Text block:
Endangered Planet

Interview with Richard Ayres
Environmental Lawyer

Richard Ayres Q: When you were in college, how much interest was there in the environmental agenda?

Ayres: When I was in college, which was in the early 60's, I would say there was very little environmental interest., it was pretty much confined to a few people who liked to backpack or go to the woods or fish or hunt. Didn't really start until the end of the 60's.

Q: What are some of the things that influenced you and perhaps others of your generation to become involved with the environmental movement?

Ayres: I think all of us came of age during the period of the first space mission and so we were the first kids to see pictures of our planet taken by another human being and I think that affected everyone. It made us feel how small the planet was.

Also, I would say that the environmental movements of 1970 clearly grew out of the social movements of the 60's. During that period, of course, there were anti-war demonstrations, there was a real attempt to address the civil rights issues in the country, and I think the publication of "Silent Spring" and several other works suddenly showed people that there was an environmental disaster that needed to be dealt with as well...and so many of us who felt very unhappy about the general social trends in our time were drawn to that issue.

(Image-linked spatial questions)

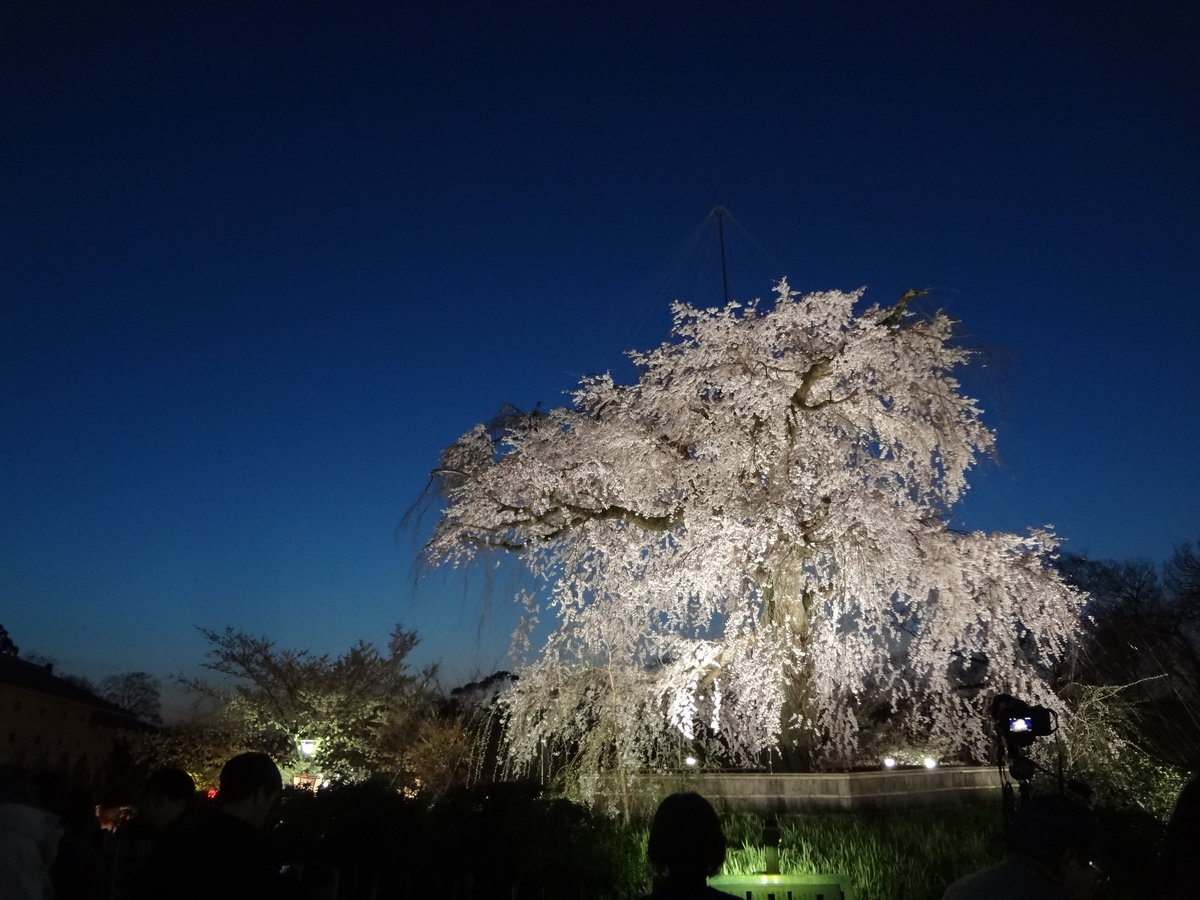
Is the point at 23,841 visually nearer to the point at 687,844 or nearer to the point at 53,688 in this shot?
the point at 687,844

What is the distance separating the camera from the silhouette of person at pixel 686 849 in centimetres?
218

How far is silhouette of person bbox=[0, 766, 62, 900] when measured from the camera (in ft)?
9.23

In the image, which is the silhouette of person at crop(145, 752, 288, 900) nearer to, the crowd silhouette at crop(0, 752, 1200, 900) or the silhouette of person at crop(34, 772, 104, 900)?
the crowd silhouette at crop(0, 752, 1200, 900)

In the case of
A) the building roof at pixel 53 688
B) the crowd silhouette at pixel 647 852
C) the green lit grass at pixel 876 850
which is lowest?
the green lit grass at pixel 876 850

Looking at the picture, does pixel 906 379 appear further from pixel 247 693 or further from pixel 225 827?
pixel 247 693

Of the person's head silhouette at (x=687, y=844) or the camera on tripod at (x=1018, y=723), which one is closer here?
the person's head silhouette at (x=687, y=844)

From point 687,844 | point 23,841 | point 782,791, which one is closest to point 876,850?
point 782,791

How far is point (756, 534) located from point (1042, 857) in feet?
26.9

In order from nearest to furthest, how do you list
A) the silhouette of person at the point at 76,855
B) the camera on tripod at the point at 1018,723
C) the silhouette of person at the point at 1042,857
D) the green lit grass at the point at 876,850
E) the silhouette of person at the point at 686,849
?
the silhouette of person at the point at 686,849 → the silhouette of person at the point at 1042,857 → the silhouette of person at the point at 76,855 → the camera on tripod at the point at 1018,723 → the green lit grass at the point at 876,850

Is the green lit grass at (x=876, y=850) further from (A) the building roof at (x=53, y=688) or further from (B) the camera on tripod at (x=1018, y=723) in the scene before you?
(A) the building roof at (x=53, y=688)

Set problem 1: Please reproduce the passage of the interview starting with "Interview with Richard" and going on through "the environmental movement?".
Set problem 2: State whether each statement agrees with the interview, answering yes or no and quoting the deciding words: (a) Ayres attended college in the early 1960s. (b) Ayres recalls strong environmental interest among students during his college years. (c) Ayres links the environmental movements of 1970 to the social movements of the preceding decade.
This material has no connection to the interview.

Exercise result 1:
Interview with Richard Ayres
Environmental Lawyer

Richard Ayres Q: When you were in college, how much interest was there in the environmental agenda?

Ayres: When I was in college, which was in the early 60's, I would say there was very little environmental interest., it was pretty much confined to a few people who liked to backpack or go to the woods or fish or hunt. Didn't really start until the end of the 60's.

Q: What are some of the things that influenced you and perhaps others of your generation to become involved with the environmental movement?

Exercise result 2:
(a) Yes: "When I was in college, which was in the early 60's"
(b) No: "I would say there was very little environmental interest."
(c) Yes: "the environmental movements of 1970 clearly grew out of the social movements of the 60's"